Employment for toddler teachers is expected to grow 10 percent between 2016 and 2026 as the number of preschool-aged children grows and parents place more of a focus on early childhood education.
If you’re interested in learning more about a career as a toddler teacher, we found many resources for early childhood educators that provide more information and opportunities to learn about this field:
National Association for the Education of Young Children – This professional organization for early childhood educators offers accreditation, continuing education programs, and opportunities to connect with educators
Early Childhood Education: Becoming a Professional – This book provides an extensive look at the field of early childhood education, providing resources for readers interested in working in the field.

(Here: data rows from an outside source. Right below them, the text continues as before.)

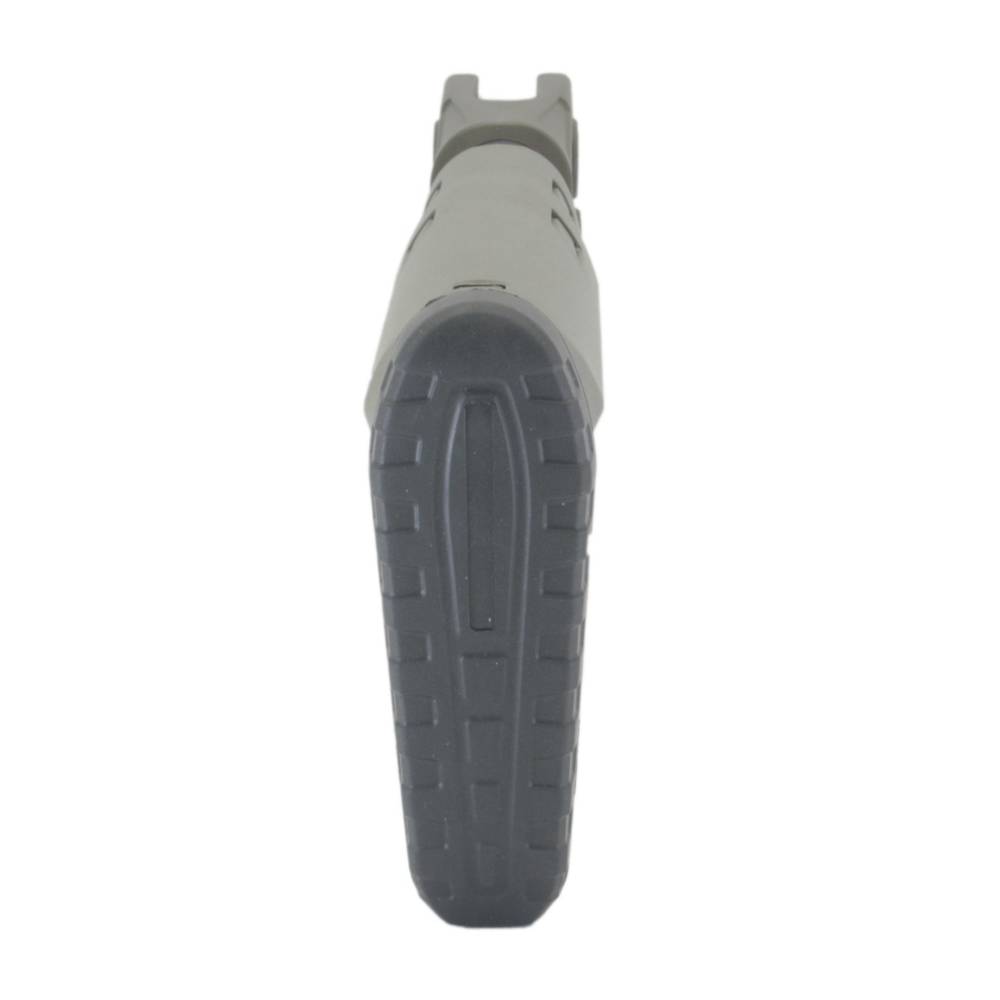 Приклад на Сайгу 410, DLG Tactical. Черный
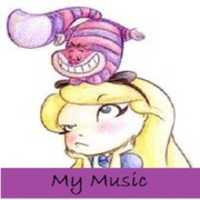 Free download mymusic free photo or picture to be edited with GIMP online image editor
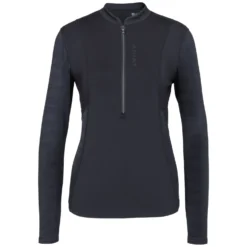 Damen ARIAT Funktionsshirts<Funktionhirt Breathe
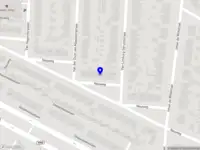 RichDev Solutions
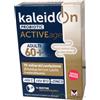 A.MENARINI IND.FARM.RIUN.Srl Kaleidon Probiotic Acitveage 14 Bustine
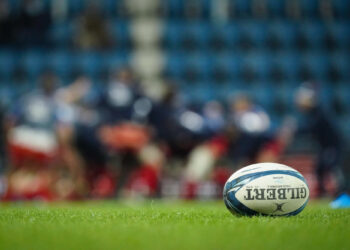 Rugby : Nouvelle ère pour le Stade Dijonnais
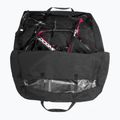 SCICON Мека велосипедна чанта за пътуване Basic black TP007000509 2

ChildCare Aware – ChildCare Aware is an advocacy and public policy group focused on improving access to early childhood education and promoting the benefits of early education.
Early Childhood Education: A Practical Guide to Evidence-Based, Multi-Tiered Service Delivery – This book applies principles of educating school-aged children to early education, focusing on child development and family engagement.
Teachstone Blog – This blog offers articles and resources for toddler teachers at any stage of their careers.
Rethinking Early Childhood Education – Educator Ann Pelo explores new topics in early childhood education, focusing on nurturing empathy, curiosity, and collaboration in young children.